### INFORMATION
====

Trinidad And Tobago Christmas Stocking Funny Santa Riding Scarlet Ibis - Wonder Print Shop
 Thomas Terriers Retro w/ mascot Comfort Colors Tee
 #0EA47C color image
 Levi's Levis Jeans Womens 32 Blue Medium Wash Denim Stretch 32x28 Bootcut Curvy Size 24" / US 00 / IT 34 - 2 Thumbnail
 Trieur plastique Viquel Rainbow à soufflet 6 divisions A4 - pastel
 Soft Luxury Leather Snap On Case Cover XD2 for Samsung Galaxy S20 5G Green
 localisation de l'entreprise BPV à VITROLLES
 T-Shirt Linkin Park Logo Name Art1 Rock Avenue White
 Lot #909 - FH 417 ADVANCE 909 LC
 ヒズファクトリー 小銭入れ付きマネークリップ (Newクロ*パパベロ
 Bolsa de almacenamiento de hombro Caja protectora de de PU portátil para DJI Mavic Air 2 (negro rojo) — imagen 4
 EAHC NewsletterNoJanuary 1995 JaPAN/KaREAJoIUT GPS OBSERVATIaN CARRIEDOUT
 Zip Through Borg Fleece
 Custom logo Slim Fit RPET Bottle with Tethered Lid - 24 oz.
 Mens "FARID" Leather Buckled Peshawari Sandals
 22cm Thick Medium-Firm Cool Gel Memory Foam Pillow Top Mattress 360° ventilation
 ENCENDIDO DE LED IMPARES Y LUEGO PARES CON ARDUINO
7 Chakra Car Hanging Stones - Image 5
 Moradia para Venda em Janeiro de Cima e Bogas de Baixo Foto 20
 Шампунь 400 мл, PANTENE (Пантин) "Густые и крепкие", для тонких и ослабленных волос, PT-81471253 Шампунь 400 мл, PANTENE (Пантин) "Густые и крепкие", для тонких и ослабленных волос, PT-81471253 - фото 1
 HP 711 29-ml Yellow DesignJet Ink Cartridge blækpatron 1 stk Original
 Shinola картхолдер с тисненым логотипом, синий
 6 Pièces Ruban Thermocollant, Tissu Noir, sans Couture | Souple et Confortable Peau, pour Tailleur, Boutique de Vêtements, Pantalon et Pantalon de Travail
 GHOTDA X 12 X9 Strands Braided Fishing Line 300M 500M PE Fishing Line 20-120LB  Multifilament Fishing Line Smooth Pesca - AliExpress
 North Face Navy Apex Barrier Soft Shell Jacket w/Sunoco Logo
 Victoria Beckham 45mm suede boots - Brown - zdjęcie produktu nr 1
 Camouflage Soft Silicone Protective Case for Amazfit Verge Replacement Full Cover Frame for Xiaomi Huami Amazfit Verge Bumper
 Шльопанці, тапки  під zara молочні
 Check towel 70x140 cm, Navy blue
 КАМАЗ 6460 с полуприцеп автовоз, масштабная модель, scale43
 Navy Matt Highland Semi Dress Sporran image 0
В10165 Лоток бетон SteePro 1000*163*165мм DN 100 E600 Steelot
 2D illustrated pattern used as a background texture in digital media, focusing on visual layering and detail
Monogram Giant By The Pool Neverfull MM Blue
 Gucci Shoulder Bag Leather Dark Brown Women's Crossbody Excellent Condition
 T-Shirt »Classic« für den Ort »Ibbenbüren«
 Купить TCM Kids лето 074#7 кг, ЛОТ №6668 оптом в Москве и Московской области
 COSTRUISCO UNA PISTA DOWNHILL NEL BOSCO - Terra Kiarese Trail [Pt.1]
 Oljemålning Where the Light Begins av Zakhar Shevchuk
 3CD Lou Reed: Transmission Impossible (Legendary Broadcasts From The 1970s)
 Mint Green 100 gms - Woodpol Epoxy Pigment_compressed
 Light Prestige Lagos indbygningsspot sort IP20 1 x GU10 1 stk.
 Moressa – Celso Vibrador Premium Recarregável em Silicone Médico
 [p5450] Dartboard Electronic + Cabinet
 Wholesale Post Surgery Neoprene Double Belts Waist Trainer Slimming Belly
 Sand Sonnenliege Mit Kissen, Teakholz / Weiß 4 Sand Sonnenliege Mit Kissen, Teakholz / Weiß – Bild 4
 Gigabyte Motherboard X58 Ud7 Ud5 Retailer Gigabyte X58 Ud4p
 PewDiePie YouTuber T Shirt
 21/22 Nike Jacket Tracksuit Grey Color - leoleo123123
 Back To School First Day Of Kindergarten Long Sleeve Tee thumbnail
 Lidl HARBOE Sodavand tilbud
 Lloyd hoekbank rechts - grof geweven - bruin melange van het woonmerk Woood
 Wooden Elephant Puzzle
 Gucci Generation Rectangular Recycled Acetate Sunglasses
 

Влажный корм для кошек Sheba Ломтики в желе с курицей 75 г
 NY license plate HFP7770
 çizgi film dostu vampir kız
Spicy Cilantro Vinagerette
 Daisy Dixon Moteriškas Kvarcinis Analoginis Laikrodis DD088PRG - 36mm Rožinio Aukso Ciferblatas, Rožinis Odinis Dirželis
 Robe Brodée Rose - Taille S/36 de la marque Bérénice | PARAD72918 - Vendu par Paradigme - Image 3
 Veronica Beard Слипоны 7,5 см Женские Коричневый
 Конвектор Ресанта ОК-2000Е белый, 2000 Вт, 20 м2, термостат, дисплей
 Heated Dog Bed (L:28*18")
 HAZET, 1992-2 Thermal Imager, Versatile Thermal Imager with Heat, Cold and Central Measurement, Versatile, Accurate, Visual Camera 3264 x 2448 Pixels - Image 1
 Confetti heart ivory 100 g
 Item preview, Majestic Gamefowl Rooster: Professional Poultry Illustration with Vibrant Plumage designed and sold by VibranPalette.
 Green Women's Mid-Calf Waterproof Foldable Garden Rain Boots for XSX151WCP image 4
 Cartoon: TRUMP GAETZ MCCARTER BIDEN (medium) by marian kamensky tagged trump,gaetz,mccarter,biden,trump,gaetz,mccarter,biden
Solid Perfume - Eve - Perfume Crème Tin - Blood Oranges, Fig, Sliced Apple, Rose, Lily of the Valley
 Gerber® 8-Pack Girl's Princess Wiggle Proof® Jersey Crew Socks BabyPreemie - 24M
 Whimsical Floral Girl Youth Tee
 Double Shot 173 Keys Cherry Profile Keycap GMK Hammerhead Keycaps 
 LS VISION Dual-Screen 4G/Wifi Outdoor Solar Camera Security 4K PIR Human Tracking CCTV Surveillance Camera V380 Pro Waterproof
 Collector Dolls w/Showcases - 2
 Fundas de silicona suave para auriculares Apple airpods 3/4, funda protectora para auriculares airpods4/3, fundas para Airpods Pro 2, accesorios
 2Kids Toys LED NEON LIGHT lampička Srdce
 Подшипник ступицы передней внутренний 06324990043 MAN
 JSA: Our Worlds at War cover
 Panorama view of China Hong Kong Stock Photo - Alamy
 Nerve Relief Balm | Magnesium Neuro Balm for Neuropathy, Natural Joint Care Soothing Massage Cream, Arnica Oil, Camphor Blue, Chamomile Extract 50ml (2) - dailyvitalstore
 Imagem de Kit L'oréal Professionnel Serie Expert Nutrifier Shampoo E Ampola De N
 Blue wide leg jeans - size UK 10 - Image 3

====

### INSTRUCTIONS FOR THE TASK
Using the listing above, state the number of lines that hold "Camera", with no other text.

### REPLY TO THE TASK
2